◆ DO THIS:
Rescale the records starting with the line that contains "Is (x=1069, y=648)" and going on through the line that contains "Of the options", writing out only those lines, requests included. Multiply every coordinate in the answers by 2.25 and round each to a whole number, with halves rounded up.

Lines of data
※

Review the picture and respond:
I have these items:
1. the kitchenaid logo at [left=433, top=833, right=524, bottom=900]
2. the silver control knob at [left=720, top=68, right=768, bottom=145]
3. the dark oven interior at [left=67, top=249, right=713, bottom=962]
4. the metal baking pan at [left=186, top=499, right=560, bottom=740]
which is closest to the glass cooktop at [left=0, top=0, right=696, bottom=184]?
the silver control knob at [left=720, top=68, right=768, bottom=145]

※

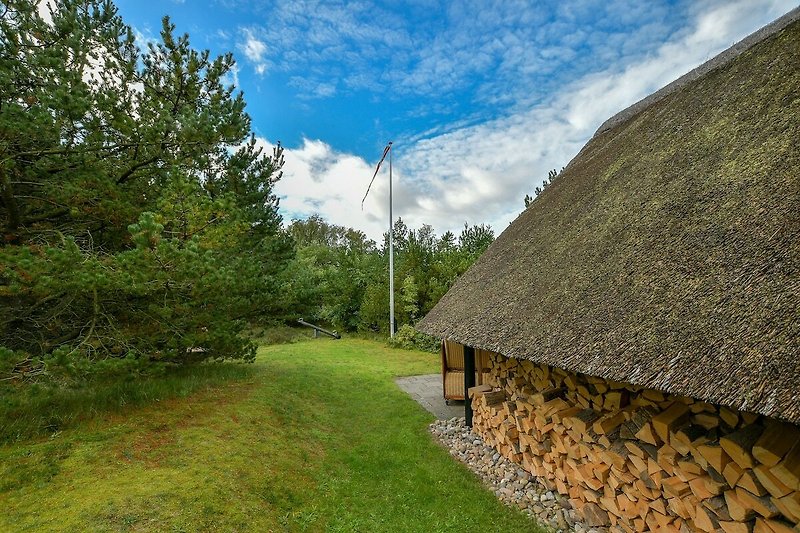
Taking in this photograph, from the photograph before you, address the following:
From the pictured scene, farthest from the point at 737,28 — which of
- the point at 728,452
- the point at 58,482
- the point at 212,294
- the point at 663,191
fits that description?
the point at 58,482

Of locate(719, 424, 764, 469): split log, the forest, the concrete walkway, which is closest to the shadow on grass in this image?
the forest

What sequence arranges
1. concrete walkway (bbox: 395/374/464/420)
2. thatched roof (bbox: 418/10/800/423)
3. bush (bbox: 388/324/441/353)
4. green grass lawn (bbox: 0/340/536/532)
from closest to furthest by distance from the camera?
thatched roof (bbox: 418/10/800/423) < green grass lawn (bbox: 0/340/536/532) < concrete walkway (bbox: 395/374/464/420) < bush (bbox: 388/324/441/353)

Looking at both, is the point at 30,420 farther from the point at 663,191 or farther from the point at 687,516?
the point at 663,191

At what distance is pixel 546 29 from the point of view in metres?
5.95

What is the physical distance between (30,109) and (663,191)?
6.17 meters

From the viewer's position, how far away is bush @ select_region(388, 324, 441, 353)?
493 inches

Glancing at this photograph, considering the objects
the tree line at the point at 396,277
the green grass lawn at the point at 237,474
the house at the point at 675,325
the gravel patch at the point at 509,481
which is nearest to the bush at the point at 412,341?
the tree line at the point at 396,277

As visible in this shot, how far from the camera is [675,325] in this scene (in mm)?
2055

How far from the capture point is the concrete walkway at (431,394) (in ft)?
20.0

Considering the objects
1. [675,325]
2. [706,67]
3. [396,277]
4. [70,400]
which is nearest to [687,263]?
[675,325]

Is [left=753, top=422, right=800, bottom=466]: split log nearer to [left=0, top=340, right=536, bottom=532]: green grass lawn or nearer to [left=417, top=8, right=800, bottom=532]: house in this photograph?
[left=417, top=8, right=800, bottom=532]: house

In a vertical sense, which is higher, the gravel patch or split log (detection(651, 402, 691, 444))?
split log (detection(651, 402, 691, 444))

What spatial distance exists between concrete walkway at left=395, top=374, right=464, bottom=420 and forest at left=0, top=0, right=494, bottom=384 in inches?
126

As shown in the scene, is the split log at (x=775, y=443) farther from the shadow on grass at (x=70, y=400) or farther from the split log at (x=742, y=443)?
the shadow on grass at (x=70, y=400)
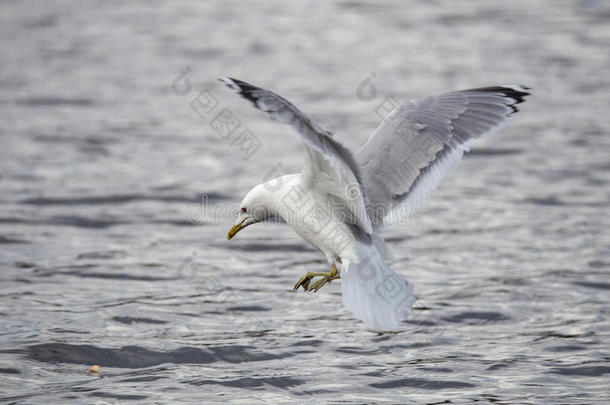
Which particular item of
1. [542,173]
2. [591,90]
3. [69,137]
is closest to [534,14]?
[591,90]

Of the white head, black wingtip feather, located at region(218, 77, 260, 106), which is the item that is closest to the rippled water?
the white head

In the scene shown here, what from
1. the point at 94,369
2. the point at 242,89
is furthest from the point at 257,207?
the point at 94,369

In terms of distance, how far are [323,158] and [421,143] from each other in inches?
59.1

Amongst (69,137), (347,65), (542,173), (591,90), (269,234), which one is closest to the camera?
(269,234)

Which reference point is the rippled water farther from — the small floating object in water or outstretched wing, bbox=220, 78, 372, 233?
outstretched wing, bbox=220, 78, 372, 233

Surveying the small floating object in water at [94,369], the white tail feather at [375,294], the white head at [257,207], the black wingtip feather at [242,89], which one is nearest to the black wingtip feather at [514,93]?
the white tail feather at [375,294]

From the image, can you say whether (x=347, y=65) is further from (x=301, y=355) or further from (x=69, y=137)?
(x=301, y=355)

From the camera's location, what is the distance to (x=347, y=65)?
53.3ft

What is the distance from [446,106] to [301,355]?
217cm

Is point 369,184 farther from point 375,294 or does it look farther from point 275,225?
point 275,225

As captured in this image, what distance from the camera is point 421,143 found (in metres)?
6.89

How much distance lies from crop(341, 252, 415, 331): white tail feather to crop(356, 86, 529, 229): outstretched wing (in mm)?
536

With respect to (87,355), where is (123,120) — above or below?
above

※

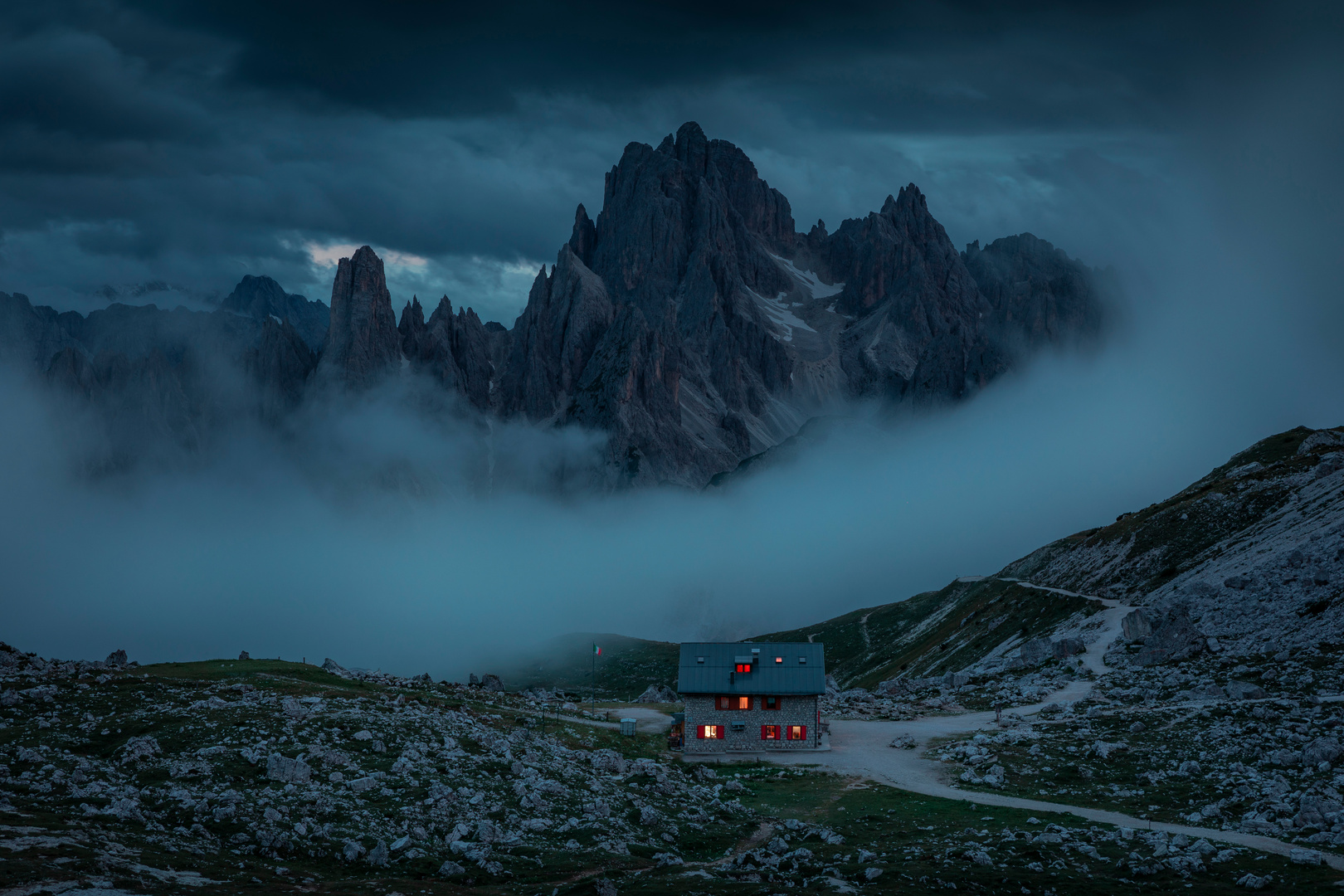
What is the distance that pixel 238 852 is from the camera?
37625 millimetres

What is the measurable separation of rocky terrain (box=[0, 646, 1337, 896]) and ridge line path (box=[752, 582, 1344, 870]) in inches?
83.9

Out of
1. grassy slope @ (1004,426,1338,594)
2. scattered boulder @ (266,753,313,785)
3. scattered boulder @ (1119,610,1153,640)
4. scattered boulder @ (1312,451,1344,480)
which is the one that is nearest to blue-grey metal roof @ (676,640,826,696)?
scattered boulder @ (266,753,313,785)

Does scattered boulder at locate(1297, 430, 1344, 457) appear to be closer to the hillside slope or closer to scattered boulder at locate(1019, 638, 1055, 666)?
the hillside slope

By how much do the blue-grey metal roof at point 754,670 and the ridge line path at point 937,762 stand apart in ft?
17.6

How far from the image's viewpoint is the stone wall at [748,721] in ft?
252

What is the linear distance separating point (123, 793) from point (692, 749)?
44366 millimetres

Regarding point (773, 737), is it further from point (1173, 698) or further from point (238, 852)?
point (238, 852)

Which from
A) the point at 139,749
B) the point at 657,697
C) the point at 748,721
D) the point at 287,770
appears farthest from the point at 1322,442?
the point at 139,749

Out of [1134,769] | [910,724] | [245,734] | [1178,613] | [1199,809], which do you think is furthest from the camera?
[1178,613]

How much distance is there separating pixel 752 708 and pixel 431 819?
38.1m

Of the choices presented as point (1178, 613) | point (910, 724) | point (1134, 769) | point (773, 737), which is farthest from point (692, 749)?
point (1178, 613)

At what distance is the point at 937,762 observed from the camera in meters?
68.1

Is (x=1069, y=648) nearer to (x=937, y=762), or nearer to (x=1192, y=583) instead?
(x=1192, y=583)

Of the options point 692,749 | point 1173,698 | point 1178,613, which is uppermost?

※

◆ EXERCISE RESULT:
Is (x=1069, y=648) nearer to (x=937, y=762), or nearer to (x=1192, y=583) instead?
(x=2682, y=1312)

Of the options point 692,749 | point 1173,698 | point 1178,613, which is uppermost?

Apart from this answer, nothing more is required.